* What to work on:
**A.** From the passage on damaged audio discs, print the words starting at "Often, fragile shellac" and ending at "treatment becomes available.".
**B.** In the passage on damaged audio discs, what did the roundtable group unanimously recommend doing with a broken record?

* Quoted text:
□ □ □
Obtaining an Accurate Transfer

Audio Discs

Often, fragile shellac or glass discs suffer breakage, or some lacquer may peel off of instantaneous discs. Damage may make playback on a conventional turntable impossible. Lacquer shards, even if all of them have been saved, can sometimes no longer be pieced together because of shrinkage. In such instances, the roundtable group unanimously recommended to save all pieces of the broken record. Signal-reconstruction methods, such as optical imaging technologies that are now being developed, could recapture audio programs from such discs within the foreseeable future. With respect to both audio tape and audio discs, roundtable members recommended that damaged, unplayable recordings be stored until appropriate treatment becomes available.
□ □ □
* Information shown:
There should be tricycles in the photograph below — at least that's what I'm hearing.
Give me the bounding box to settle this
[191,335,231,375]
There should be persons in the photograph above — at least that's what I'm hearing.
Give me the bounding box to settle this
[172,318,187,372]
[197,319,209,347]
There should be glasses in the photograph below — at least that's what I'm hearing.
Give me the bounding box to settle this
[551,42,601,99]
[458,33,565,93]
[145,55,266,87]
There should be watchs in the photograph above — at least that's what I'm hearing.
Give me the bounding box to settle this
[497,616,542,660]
□ □ □
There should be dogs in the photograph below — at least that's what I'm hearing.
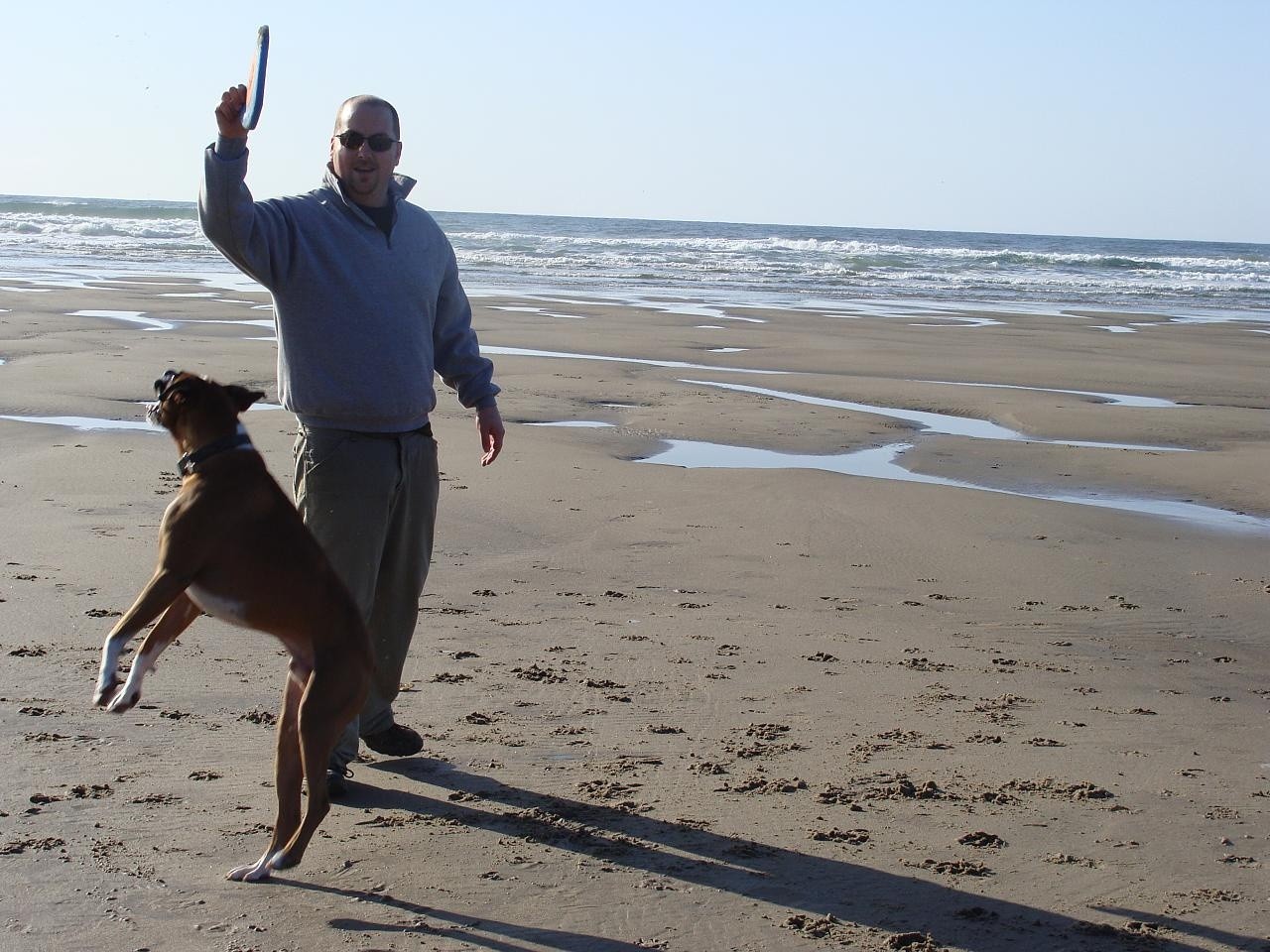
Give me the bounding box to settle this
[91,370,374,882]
□ □ □
* Task-by-task solutions:
**A.**
Often, fragile shellac or glass discs suffer breakage, or some lacquer may peel off of instantaneous discs. Damage may make playback on a conventional turntable impossible. Lacquer shards, even if all of them have been saved, can sometimes no longer be pieced together because of shrinkage. In such instances, the roundtable group unanimously recommended to save all pieces of the broken record. Signal-reconstruction methods, such as optical imaging technologies that are now being developed, could recapture audio programs from such discs within the foreseeable future. With respect to both audio tape and audio discs, roundtable members recommended that damaged, unplayable recordings be stored until appropriate treatment becomes available.

**B.** Save all pieces of the broken record.